Many types of variations exist within a species
Members of a species tend to increase in a geometric ration from generation to generation (example 2:4:8:16: 32)
Some variations have more survival value than others
Organisms in a population reproduce, but the population tends to remain constant
There is a struggle for survival
Organisms are able to adapt to their environment when they inherit variations that have been developed by their parents through use and disuse of certain organs
How would Darwin use some of these statements to support his mechanism of change? With both Darwin and Lamarck, we have a key problem to consider does the environment affect how an organism evolves, or does the organism have a means to adapt to the environment. One of the key issues is the notion of choice. If we accept the idea that the environment is selecting species, then does the notion of “free will” and “choice” have a place in human thought? So let’s look outside the realm of the human mind. Organisms on the planet have genetic material. This material allows organisms to display traits. This information, first shown by an inventive monk named Mendel remained unknown to both Lamarck and Darwin. So, while both were looking for a source of change, either within the organism or due to the environment neither of them knew about the origin and transmission of variation.
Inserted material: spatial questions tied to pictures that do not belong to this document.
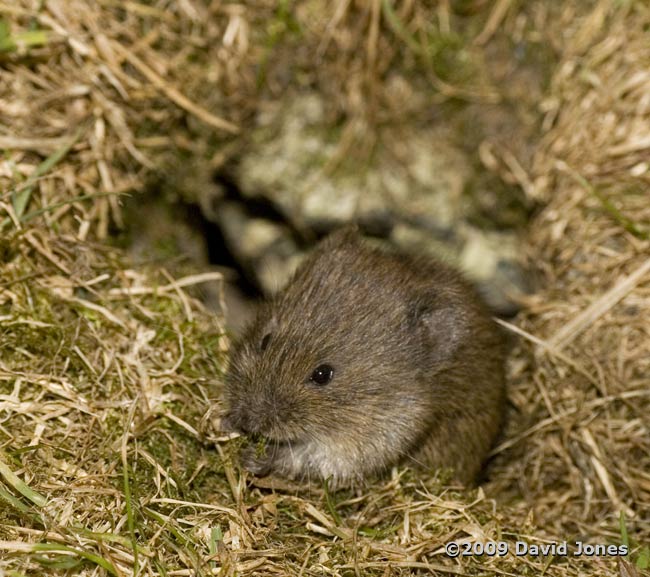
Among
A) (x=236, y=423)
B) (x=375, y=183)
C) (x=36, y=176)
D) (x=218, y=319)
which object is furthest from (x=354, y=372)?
(x=375, y=183)

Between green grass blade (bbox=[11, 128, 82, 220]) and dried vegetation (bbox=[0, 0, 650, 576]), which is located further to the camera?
green grass blade (bbox=[11, 128, 82, 220])

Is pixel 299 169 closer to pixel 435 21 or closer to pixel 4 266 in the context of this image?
pixel 435 21

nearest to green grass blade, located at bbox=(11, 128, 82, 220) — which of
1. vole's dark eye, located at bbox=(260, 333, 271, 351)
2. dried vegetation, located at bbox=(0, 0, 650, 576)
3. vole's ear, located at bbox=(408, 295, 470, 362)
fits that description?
dried vegetation, located at bbox=(0, 0, 650, 576)

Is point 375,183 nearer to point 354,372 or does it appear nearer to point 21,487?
point 354,372

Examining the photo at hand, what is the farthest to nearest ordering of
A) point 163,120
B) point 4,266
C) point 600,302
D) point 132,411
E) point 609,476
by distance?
point 163,120 < point 600,302 < point 609,476 < point 4,266 < point 132,411

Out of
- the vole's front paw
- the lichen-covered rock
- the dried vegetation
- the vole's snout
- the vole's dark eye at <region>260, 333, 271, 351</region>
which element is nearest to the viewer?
the dried vegetation

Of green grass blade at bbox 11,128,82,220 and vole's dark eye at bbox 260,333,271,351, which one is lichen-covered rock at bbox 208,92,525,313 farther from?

Darwin did consider domestic animal breeding and noted how humans could artificially select traits, but he still didn’t know about the source of these traits. He did suggest that through artificial breeding of animals, humans could “select” a desirable trait. However he was still in a muddle about the origins of traits or why some organisms produced infertile young. For example, the notion of a “hybrid”…which is a product of a cross of two species and in some cases can be infertile such as a donkey and horse was a mystery to Darwin. Darwin did note the formation of species, and the multiplication of species or speciation. He suggested that this process was gradual with time. Yet the more evidence that was brought forth challenged this portion of his idea. Can you define and show examples of the idea known as “punctuated equilibrium”?

Now here is the challenge…

Darwin suggested that his observations about finches in the Galapagos islands was an example of the process of evolution and that by noting this process, the mechanism for natural selection could be illustrated

…First of all…who offered the idea of a struggle for existence and natural selection to Darwin?

Now by using some of the terminology such as:

Isolation mechanisms

Speciation

Hybrid

Competition

Predators

Can you describe what occurred with the finches and why they changed with time? Remember to break up you explanation into two parts…the observations that showed a process and the concepts that explain the mechanism.